Pantau.com - Keberadaan jasa Pinjaman Online menjadi pedang bermata dua. Pasalnya satu sisi banyak kasus negatif yang menimpa namun sisi lain ada pula yang diuntungkan dan menjadi sebuah bisnis.
Otoritas Jasa Keuangan (OJK) menjelaskan bahwa keberadaan P2P merupakan bentuk alternatif pendanaan yang mempermudah akses keuangan masyarakat.
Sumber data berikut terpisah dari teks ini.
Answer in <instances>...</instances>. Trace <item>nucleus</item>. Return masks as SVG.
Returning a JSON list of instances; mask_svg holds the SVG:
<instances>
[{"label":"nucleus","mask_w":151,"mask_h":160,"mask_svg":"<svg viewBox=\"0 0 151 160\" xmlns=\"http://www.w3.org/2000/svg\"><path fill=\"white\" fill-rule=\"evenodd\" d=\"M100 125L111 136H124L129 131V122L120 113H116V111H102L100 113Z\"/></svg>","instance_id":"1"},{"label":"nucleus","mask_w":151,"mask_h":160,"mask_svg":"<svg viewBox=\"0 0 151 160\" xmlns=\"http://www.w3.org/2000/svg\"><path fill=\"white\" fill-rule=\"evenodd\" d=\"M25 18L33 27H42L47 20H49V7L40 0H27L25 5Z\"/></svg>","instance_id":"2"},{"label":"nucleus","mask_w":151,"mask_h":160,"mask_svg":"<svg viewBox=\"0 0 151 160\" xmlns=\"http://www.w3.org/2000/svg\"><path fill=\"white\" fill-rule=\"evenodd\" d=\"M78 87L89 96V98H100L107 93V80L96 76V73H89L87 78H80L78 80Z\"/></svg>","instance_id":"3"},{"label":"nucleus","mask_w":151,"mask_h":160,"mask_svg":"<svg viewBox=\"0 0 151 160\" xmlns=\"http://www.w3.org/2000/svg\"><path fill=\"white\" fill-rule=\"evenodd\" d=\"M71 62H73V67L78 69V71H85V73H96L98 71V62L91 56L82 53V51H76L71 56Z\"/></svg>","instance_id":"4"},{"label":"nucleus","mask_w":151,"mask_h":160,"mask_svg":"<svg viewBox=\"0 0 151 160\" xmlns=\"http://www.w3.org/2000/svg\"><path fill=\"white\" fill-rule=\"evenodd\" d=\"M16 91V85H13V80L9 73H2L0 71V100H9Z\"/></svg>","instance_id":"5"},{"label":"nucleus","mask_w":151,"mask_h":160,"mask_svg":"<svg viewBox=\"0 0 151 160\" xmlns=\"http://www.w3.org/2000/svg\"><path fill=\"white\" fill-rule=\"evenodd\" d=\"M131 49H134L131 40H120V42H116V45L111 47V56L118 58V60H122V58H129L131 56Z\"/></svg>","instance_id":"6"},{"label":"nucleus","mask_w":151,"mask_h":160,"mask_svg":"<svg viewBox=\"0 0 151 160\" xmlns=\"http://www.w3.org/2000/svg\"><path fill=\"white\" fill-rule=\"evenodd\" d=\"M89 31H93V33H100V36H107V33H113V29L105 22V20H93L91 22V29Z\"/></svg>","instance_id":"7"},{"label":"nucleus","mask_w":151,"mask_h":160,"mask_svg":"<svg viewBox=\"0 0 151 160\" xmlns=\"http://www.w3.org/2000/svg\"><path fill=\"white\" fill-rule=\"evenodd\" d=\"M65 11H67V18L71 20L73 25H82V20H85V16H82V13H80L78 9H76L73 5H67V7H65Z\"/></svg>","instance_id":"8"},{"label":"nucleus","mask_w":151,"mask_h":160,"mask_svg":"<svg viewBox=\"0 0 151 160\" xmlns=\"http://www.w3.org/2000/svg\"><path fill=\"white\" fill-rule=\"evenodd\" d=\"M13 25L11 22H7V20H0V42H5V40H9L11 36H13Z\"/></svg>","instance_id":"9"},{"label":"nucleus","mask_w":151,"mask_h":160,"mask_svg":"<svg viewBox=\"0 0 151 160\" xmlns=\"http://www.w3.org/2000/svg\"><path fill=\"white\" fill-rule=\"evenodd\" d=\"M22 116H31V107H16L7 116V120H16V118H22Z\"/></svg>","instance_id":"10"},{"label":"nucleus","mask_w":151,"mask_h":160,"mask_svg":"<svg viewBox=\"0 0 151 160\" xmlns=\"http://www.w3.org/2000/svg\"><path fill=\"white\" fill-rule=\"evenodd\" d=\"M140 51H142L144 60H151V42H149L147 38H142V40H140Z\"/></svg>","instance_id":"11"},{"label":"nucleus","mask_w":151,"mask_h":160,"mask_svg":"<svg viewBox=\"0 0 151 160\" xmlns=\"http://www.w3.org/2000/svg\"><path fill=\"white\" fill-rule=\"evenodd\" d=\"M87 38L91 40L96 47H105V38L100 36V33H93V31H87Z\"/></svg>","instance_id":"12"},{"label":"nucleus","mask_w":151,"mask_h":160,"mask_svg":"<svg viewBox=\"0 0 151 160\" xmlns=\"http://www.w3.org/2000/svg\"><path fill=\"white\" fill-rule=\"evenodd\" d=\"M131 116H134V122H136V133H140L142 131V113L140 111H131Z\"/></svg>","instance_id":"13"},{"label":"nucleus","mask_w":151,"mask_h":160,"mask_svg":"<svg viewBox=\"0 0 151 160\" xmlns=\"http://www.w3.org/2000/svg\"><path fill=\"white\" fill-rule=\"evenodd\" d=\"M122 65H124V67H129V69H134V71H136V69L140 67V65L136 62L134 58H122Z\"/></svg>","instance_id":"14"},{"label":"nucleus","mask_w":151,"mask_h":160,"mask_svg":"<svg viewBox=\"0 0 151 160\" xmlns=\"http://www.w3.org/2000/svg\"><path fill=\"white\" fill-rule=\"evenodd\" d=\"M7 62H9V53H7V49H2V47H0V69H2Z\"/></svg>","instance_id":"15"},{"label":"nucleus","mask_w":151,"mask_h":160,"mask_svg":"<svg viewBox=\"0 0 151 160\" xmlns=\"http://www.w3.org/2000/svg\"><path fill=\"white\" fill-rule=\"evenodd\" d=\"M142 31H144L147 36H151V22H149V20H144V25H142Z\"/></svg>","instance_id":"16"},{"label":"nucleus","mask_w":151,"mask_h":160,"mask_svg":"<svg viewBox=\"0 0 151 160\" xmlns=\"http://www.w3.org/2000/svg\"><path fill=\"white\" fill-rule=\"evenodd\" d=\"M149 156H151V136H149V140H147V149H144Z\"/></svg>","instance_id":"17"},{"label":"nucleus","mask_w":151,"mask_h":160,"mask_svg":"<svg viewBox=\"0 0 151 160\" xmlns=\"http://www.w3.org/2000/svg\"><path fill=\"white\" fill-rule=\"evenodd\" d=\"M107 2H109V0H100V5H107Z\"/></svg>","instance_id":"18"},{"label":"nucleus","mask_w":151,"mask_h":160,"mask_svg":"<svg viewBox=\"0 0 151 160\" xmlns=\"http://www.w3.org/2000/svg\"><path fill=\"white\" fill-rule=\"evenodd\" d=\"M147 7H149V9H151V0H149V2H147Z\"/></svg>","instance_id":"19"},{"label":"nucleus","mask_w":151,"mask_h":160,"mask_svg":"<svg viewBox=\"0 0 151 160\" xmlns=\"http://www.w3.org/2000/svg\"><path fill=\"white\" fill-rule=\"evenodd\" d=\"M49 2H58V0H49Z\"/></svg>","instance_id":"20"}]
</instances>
Terutama bagi masyarakat yang tidak terjangkau oleh sistem bank atau tidak bisa mendapatkan akses kredit perbankan.
Juru Bicara OJK, Sekar Putih Djarot mengatakan pihaknya mencatat akumulasi dana yang telah disalurkan oleh industri fintech Pinjaman Online sejak Desember 2016 hingga Oktober 2018 sebesar Rp15,99 triliun.
"Jumlah yang sudah disalurkan Dalam industri fintech per Oktober sebesar Rp 15,99 triliun dengan jumlah borrower (peminjam) 2,8 juta, per Oktober dari 73 penyalur, lendernya 5,6 juta lender, ini posisi akumulasi, akumulatif dari Desember 2016 sampai Oktober 2018," kata Sekar, dalam jumpa pers di Gedung OJK, Lapangan Banteng, Jakarta Pusat, Rabu (12/12/2018).
Baca juga: Survei: Pelanggan Indonesia Ingin Mobil Sedan, tapi...
Direktur Pengaturan, Perizinan dan Pengawasan Financial Technology OJK Hendrikus Passagi menambahkan, berdasarkan sebuah kajian riset Peer to Peer (P2P) Lending atau penyedia jasa Pinjaman Online telah berkontribusi Rp25 triliun terhadap PDB. Selain itu juga membuka lapangan pekerjaan hingga 250 ribu orang.
"Sekarang ini ada sekitar 3 juta penduduk di seluruh Indonesia yang menggunakan fintech peer to peer lending dan ada sekitar 9 juta transaksi," katanya.
Namun, selain manfaat yang bisa didapat Sekar mengatakan, masyarakat juga harus benar-benar memahami risiko, kewajiban dan biaya saat berinteraksi dengan P2P, sehingga terhindar dari hal-hal yang bisa merugikan.
Baca juga: JD.ID Hingga BukaLapak Banting Diskon Harbolnas 2018 Cuma 12 Perak
"Sesuai dengan POJK 77/2016 tentang Layanan Pinjam Meminjam Uang Berbasis Teknologi Informasi, OJK mengawasi penyelenggara P2P yang berstatus terdaftar atau berizin dan hingga 12 Desember 2018 telah mencapai 78 penyelenggara," katanya.
Sementara, penyelenggara P2P yang tidak terdaftar atau berizin di OJK dikategorikan sebagai P2P ilegal.
"OJK mengingatkan bahwa keberadaan P2P ilegal tidak dalam pengawasan pihak mana pun, sehingga transaksi dengan pihak P2P ilegal sangat berisiko tinggi bagi para penggunanya," pungkasnya.